> WHAT IS EXPECTED
Tell how many lines contain the string "hare" in the material underneath; the reply is that number and no more.

> RECORDED DATA

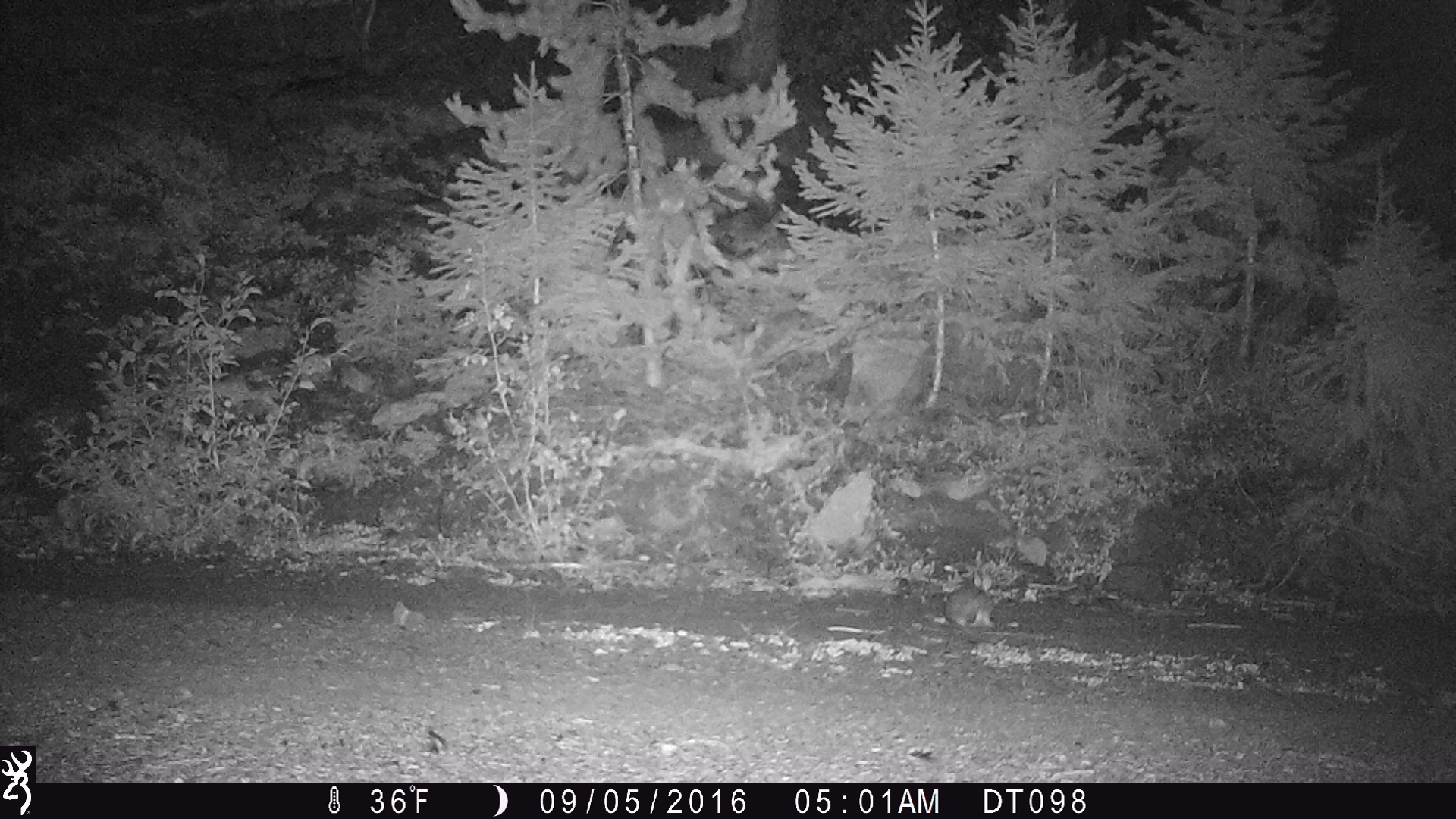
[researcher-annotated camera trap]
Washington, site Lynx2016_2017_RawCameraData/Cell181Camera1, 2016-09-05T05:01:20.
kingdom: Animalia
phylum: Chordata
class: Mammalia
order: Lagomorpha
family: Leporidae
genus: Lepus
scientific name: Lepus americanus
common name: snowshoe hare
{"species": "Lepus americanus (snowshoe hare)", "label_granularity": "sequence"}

> SOLUTION
2